There are no Microsoft update servers on the the IBM Cloud VPC network, therefore, access to the Microsoft repositories via the Internet is required. This can be achieved by:

Attaching a Floating IP to the virtual server, refer to Use a Floating IP address for external connectivity of a virtual server instance for more information.
Attache a Public Gateway to a subnet, refer to Use a public gateway for external connectivity of a subnet for more information.
Deploy Windows Server Update Services (WSUS) on a virtual server instance on the bastion subnet and use a public gateway for exteranal access to Microsoft. Refer to Deploy Windows Server Update Services to understand how to deploy WSUS and how to configure servers to use the WSUS server.

You will need to update security groups and or access control lists to allow this update traffic.

SQL server patching

Microsoft releases Cumulative packs (CU) for SQL server every 2 months. Every CU contains the previous cumulative pack. For SQL Server 2019 the CUs can be accessed at Latest updates for Microsoft SQL Server. Additionally refer to SQL Server 2019 build versions.

The following is a short summary of the patching process in an Always On availability group:

Preparation:
- Determine the current patch level.
- Define the target patch level i.e N or N-1.
- Read the patch release notes.
- Best practice is to test the patch in a test environment before patching a production environment.
- Verify that you have the latest backups for the system databases and user databases in the primary replica. Ideally you will have full backups; however, for very large databases, either a differential backup or the transaction log backup must be available
- On the secondary replicas, have the latest system database backup available.
- Verify the availability group health using the availability dashboard in SQL Server Management Studio.
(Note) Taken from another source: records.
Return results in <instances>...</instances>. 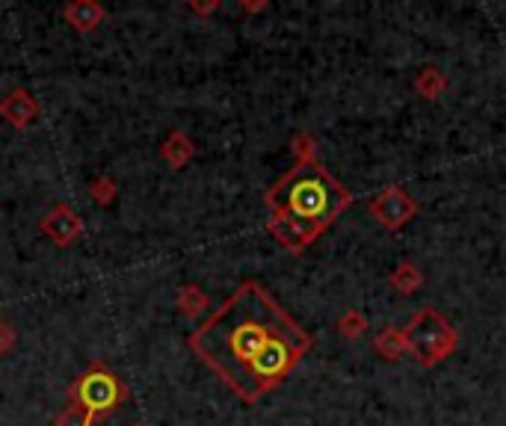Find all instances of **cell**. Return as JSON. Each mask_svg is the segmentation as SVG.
<instances>
[{
  "mask_svg": "<svg viewBox=\"0 0 506 426\" xmlns=\"http://www.w3.org/2000/svg\"><path fill=\"white\" fill-rule=\"evenodd\" d=\"M314 347L261 281H243L190 335V350L246 406L276 390Z\"/></svg>",
  "mask_w": 506,
  "mask_h": 426,
  "instance_id": "cell-1",
  "label": "cell"
},
{
  "mask_svg": "<svg viewBox=\"0 0 506 426\" xmlns=\"http://www.w3.org/2000/svg\"><path fill=\"white\" fill-rule=\"evenodd\" d=\"M264 201L269 217L302 225L320 237L352 205V193L326 172L320 160H311L297 163L288 175H281L267 189Z\"/></svg>",
  "mask_w": 506,
  "mask_h": 426,
  "instance_id": "cell-2",
  "label": "cell"
},
{
  "mask_svg": "<svg viewBox=\"0 0 506 426\" xmlns=\"http://www.w3.org/2000/svg\"><path fill=\"white\" fill-rule=\"evenodd\" d=\"M403 340H406V352L415 355L420 367H435L439 361H444L447 355H453L459 347L456 329L430 305L420 308V311L409 320V326L403 329Z\"/></svg>",
  "mask_w": 506,
  "mask_h": 426,
  "instance_id": "cell-3",
  "label": "cell"
},
{
  "mask_svg": "<svg viewBox=\"0 0 506 426\" xmlns=\"http://www.w3.org/2000/svg\"><path fill=\"white\" fill-rule=\"evenodd\" d=\"M127 400V385L104 361H92L72 385H68V402H75L92 418H107Z\"/></svg>",
  "mask_w": 506,
  "mask_h": 426,
  "instance_id": "cell-4",
  "label": "cell"
},
{
  "mask_svg": "<svg viewBox=\"0 0 506 426\" xmlns=\"http://www.w3.org/2000/svg\"><path fill=\"white\" fill-rule=\"evenodd\" d=\"M370 213L382 228L397 231V228H403L409 219H415L418 201L411 198L403 187H385L382 193H376L370 198Z\"/></svg>",
  "mask_w": 506,
  "mask_h": 426,
  "instance_id": "cell-5",
  "label": "cell"
},
{
  "mask_svg": "<svg viewBox=\"0 0 506 426\" xmlns=\"http://www.w3.org/2000/svg\"><path fill=\"white\" fill-rule=\"evenodd\" d=\"M39 231H42L45 237H48V240H51L54 246L66 248V246L77 243L80 237L86 234V222H84V217H80V213H77L72 205H66V201H60V205H54V208L39 219Z\"/></svg>",
  "mask_w": 506,
  "mask_h": 426,
  "instance_id": "cell-6",
  "label": "cell"
},
{
  "mask_svg": "<svg viewBox=\"0 0 506 426\" xmlns=\"http://www.w3.org/2000/svg\"><path fill=\"white\" fill-rule=\"evenodd\" d=\"M39 113H42V106L27 89H13L9 95H4V101H0V116H4L15 130L30 127L39 118Z\"/></svg>",
  "mask_w": 506,
  "mask_h": 426,
  "instance_id": "cell-7",
  "label": "cell"
},
{
  "mask_svg": "<svg viewBox=\"0 0 506 426\" xmlns=\"http://www.w3.org/2000/svg\"><path fill=\"white\" fill-rule=\"evenodd\" d=\"M104 18H107V9H104L101 4H96V0H75V4L63 6V21L77 33L98 30L104 24Z\"/></svg>",
  "mask_w": 506,
  "mask_h": 426,
  "instance_id": "cell-8",
  "label": "cell"
},
{
  "mask_svg": "<svg viewBox=\"0 0 506 426\" xmlns=\"http://www.w3.org/2000/svg\"><path fill=\"white\" fill-rule=\"evenodd\" d=\"M160 157L167 160L169 169H184L187 163H190L196 157V142L190 134H184V130L175 127L172 134L163 139V146H160Z\"/></svg>",
  "mask_w": 506,
  "mask_h": 426,
  "instance_id": "cell-9",
  "label": "cell"
},
{
  "mask_svg": "<svg viewBox=\"0 0 506 426\" xmlns=\"http://www.w3.org/2000/svg\"><path fill=\"white\" fill-rule=\"evenodd\" d=\"M447 77H444V71L441 68H435V66H427V68H420L418 71V77H415V89L423 101H435V98H441V95L447 92Z\"/></svg>",
  "mask_w": 506,
  "mask_h": 426,
  "instance_id": "cell-10",
  "label": "cell"
},
{
  "mask_svg": "<svg viewBox=\"0 0 506 426\" xmlns=\"http://www.w3.org/2000/svg\"><path fill=\"white\" fill-rule=\"evenodd\" d=\"M373 347H376V352H380L382 359H388V361H397V359H403V355H406V340H403V329H394V326L382 329L380 335H376Z\"/></svg>",
  "mask_w": 506,
  "mask_h": 426,
  "instance_id": "cell-11",
  "label": "cell"
},
{
  "mask_svg": "<svg viewBox=\"0 0 506 426\" xmlns=\"http://www.w3.org/2000/svg\"><path fill=\"white\" fill-rule=\"evenodd\" d=\"M175 305H178V311L184 317H198L207 311V293L198 288V284H184V288L178 290V299H175Z\"/></svg>",
  "mask_w": 506,
  "mask_h": 426,
  "instance_id": "cell-12",
  "label": "cell"
},
{
  "mask_svg": "<svg viewBox=\"0 0 506 426\" xmlns=\"http://www.w3.org/2000/svg\"><path fill=\"white\" fill-rule=\"evenodd\" d=\"M388 281L394 284V288L403 293V296H411L415 290H420V284H423V272L415 267V264H409V260H403V264H397V269L388 276Z\"/></svg>",
  "mask_w": 506,
  "mask_h": 426,
  "instance_id": "cell-13",
  "label": "cell"
},
{
  "mask_svg": "<svg viewBox=\"0 0 506 426\" xmlns=\"http://www.w3.org/2000/svg\"><path fill=\"white\" fill-rule=\"evenodd\" d=\"M54 426H96V418L80 406H75V402H66L60 414L54 418Z\"/></svg>",
  "mask_w": 506,
  "mask_h": 426,
  "instance_id": "cell-14",
  "label": "cell"
},
{
  "mask_svg": "<svg viewBox=\"0 0 506 426\" xmlns=\"http://www.w3.org/2000/svg\"><path fill=\"white\" fill-rule=\"evenodd\" d=\"M338 331H340V335H344L347 340H356V338L364 335V331H368V317L352 308V311H347L344 317L338 320Z\"/></svg>",
  "mask_w": 506,
  "mask_h": 426,
  "instance_id": "cell-15",
  "label": "cell"
},
{
  "mask_svg": "<svg viewBox=\"0 0 506 426\" xmlns=\"http://www.w3.org/2000/svg\"><path fill=\"white\" fill-rule=\"evenodd\" d=\"M290 151H293V157H297V163L317 160V142H314V137L309 134V130H299V134H293Z\"/></svg>",
  "mask_w": 506,
  "mask_h": 426,
  "instance_id": "cell-16",
  "label": "cell"
},
{
  "mask_svg": "<svg viewBox=\"0 0 506 426\" xmlns=\"http://www.w3.org/2000/svg\"><path fill=\"white\" fill-rule=\"evenodd\" d=\"M116 193H119V187H116V181L110 175H98L96 181L89 184V196L96 205H113Z\"/></svg>",
  "mask_w": 506,
  "mask_h": 426,
  "instance_id": "cell-17",
  "label": "cell"
},
{
  "mask_svg": "<svg viewBox=\"0 0 506 426\" xmlns=\"http://www.w3.org/2000/svg\"><path fill=\"white\" fill-rule=\"evenodd\" d=\"M15 347V329L0 317V355H9Z\"/></svg>",
  "mask_w": 506,
  "mask_h": 426,
  "instance_id": "cell-18",
  "label": "cell"
},
{
  "mask_svg": "<svg viewBox=\"0 0 506 426\" xmlns=\"http://www.w3.org/2000/svg\"><path fill=\"white\" fill-rule=\"evenodd\" d=\"M219 6H222L219 0H207V4H198V0H190V4H187V9L196 12V15H210V12H217Z\"/></svg>",
  "mask_w": 506,
  "mask_h": 426,
  "instance_id": "cell-19",
  "label": "cell"
},
{
  "mask_svg": "<svg viewBox=\"0 0 506 426\" xmlns=\"http://www.w3.org/2000/svg\"><path fill=\"white\" fill-rule=\"evenodd\" d=\"M240 9L243 12H261V9H267V0H243Z\"/></svg>",
  "mask_w": 506,
  "mask_h": 426,
  "instance_id": "cell-20",
  "label": "cell"
},
{
  "mask_svg": "<svg viewBox=\"0 0 506 426\" xmlns=\"http://www.w3.org/2000/svg\"><path fill=\"white\" fill-rule=\"evenodd\" d=\"M134 426H143V423H134Z\"/></svg>",
  "mask_w": 506,
  "mask_h": 426,
  "instance_id": "cell-21",
  "label": "cell"
}]
</instances>
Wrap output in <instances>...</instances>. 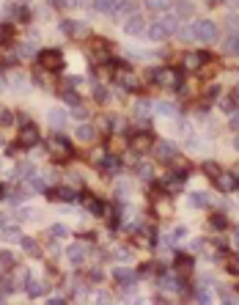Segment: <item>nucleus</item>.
Wrapping results in <instances>:
<instances>
[{
    "instance_id": "052dcab7",
    "label": "nucleus",
    "mask_w": 239,
    "mask_h": 305,
    "mask_svg": "<svg viewBox=\"0 0 239 305\" xmlns=\"http://www.w3.org/2000/svg\"><path fill=\"white\" fill-rule=\"evenodd\" d=\"M234 102H239V85L234 88Z\"/></svg>"
},
{
    "instance_id": "bf43d9fd",
    "label": "nucleus",
    "mask_w": 239,
    "mask_h": 305,
    "mask_svg": "<svg viewBox=\"0 0 239 305\" xmlns=\"http://www.w3.org/2000/svg\"><path fill=\"white\" fill-rule=\"evenodd\" d=\"M234 149L239 151V130H236V135H234Z\"/></svg>"
},
{
    "instance_id": "72a5a7b5",
    "label": "nucleus",
    "mask_w": 239,
    "mask_h": 305,
    "mask_svg": "<svg viewBox=\"0 0 239 305\" xmlns=\"http://www.w3.org/2000/svg\"><path fill=\"white\" fill-rule=\"evenodd\" d=\"M113 124H115V119H113V116H102V119H99V124H96V130L110 132V130H113Z\"/></svg>"
},
{
    "instance_id": "79ce46f5",
    "label": "nucleus",
    "mask_w": 239,
    "mask_h": 305,
    "mask_svg": "<svg viewBox=\"0 0 239 305\" xmlns=\"http://www.w3.org/2000/svg\"><path fill=\"white\" fill-rule=\"evenodd\" d=\"M31 179H33V190H39V192H42V190H47V181H44V176L33 173Z\"/></svg>"
},
{
    "instance_id": "39448f33",
    "label": "nucleus",
    "mask_w": 239,
    "mask_h": 305,
    "mask_svg": "<svg viewBox=\"0 0 239 305\" xmlns=\"http://www.w3.org/2000/svg\"><path fill=\"white\" fill-rule=\"evenodd\" d=\"M151 146H154V135L151 132H132L130 135V149L135 154H146V151H151Z\"/></svg>"
},
{
    "instance_id": "f704fd0d",
    "label": "nucleus",
    "mask_w": 239,
    "mask_h": 305,
    "mask_svg": "<svg viewBox=\"0 0 239 305\" xmlns=\"http://www.w3.org/2000/svg\"><path fill=\"white\" fill-rule=\"evenodd\" d=\"M176 264H179V272H182V275H187L192 269V259H190V256H179Z\"/></svg>"
},
{
    "instance_id": "cd10ccee",
    "label": "nucleus",
    "mask_w": 239,
    "mask_h": 305,
    "mask_svg": "<svg viewBox=\"0 0 239 305\" xmlns=\"http://www.w3.org/2000/svg\"><path fill=\"white\" fill-rule=\"evenodd\" d=\"M209 201H212V195H209V192H192V195H190V207H195V209L209 207Z\"/></svg>"
},
{
    "instance_id": "ddd939ff",
    "label": "nucleus",
    "mask_w": 239,
    "mask_h": 305,
    "mask_svg": "<svg viewBox=\"0 0 239 305\" xmlns=\"http://www.w3.org/2000/svg\"><path fill=\"white\" fill-rule=\"evenodd\" d=\"M160 286H162V291H173V294H182L184 291V280L176 278V275H171V272H165L160 278Z\"/></svg>"
},
{
    "instance_id": "9b49d317",
    "label": "nucleus",
    "mask_w": 239,
    "mask_h": 305,
    "mask_svg": "<svg viewBox=\"0 0 239 305\" xmlns=\"http://www.w3.org/2000/svg\"><path fill=\"white\" fill-rule=\"evenodd\" d=\"M66 259L72 261V264H83L85 259H88V245H85V242L69 245V248H66Z\"/></svg>"
},
{
    "instance_id": "4468645a",
    "label": "nucleus",
    "mask_w": 239,
    "mask_h": 305,
    "mask_svg": "<svg viewBox=\"0 0 239 305\" xmlns=\"http://www.w3.org/2000/svg\"><path fill=\"white\" fill-rule=\"evenodd\" d=\"M214 184L220 187V192H234L239 187V179L234 173H223V171H220L217 176H214Z\"/></svg>"
},
{
    "instance_id": "680f3d73",
    "label": "nucleus",
    "mask_w": 239,
    "mask_h": 305,
    "mask_svg": "<svg viewBox=\"0 0 239 305\" xmlns=\"http://www.w3.org/2000/svg\"><path fill=\"white\" fill-rule=\"evenodd\" d=\"M234 245H239V231L234 234Z\"/></svg>"
},
{
    "instance_id": "5fc2aeb1",
    "label": "nucleus",
    "mask_w": 239,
The availability group databases should be in the Synchronized state for the synchronous commit and Synchronizing state for the asynchronous commit mode.
Patching:
- Apply the patch to the secondary replica in the primary MZR i.e. the SQL server in AZ2, if applicable:
  - Using SSMS, change the failover mode from Automatic to Manual to ensures that no automatic failover happens while the patches are installed.
  - Using SSMS, suspend data movement for the secondary replica databases so that the primary replica does not send any transaction block to the specific secondary replica.
  - Via RDP to the server hosting the secondary replica, apply the CU.
  - Restart the server.
  - Once the secondary replica comes online, connect to it using SSMS and perform the following validation:
    - Verify SQL Services are online.
    - SQL Server version validation.
    - Review SQL Server error logs for any errors, warnings.
    - It is also recommended to perform a database consistency checker (DBCC CHECKDB) after applying the patches.
    - Using SSMS, resume data movement to the secondary replica database and wait for the availability group dashboard to show healthy.
- Apply the patch to the secondary replica in the recovery MZR, if applicable:
  - Using SSMS, suspend data movement for the secondary replica databases so that the primary replica does not send any transaction block to the specific secondary replica.
  - Via RDP to the server hosting the secondary replica, apply the CU.
  - Restart the server.
  - Once the secondary replica comes online, connect to it using SSMS and perform the following validation:
  - Verify SQL Services are online.
  - SQL Server version validation.
  - Review SQL Server error logs for any errors, warnings.
  - It is also recommended to perform a database consistency checker (DBCC CHECKDB) after applying the patches.
  - Using SSMS, resume data movement to the secondary replica database and wait for the availability group dashboard to show healthy.
- Apply the patch to the primary replica:
  - Using SSMS, perform a manual failover from the primary replica to the secondary replica in the primary MZR. After the failover, the primary replica changes its state to a secondary replica.
  - Using SSMS, suspend data movement for the secondary replica databases so that the primary replica does not send any transaction block to the specific secondary replica.
  - Via RDP to the server hosting the secondary replica, apply the CU.
  - Restart the server.
  - Once the secondary replica comes online, connect to it using SSMS and perform the following validation:
    - Verify SQL Services are online.
    - SQL Server version validation.
    - Review SQL Server error logs for any errors, warnings.
    - It is also recommended to perform a database consistency checker (DBCC CHECKDB) after applying the patches.
    - Using SSMS, perform an availability failback. After the failover, the availability group primary replica is the primary node.
    - Change the failover mode to automatic for the primary and secondary replicas configured with synchronous data commit mode.
Post-patching:
- Using SSMS, perform an availability group failover and failback and validate that the SSMS availability dashboard is healthy.
- Review the error logs on all replicas.
- Validate application access.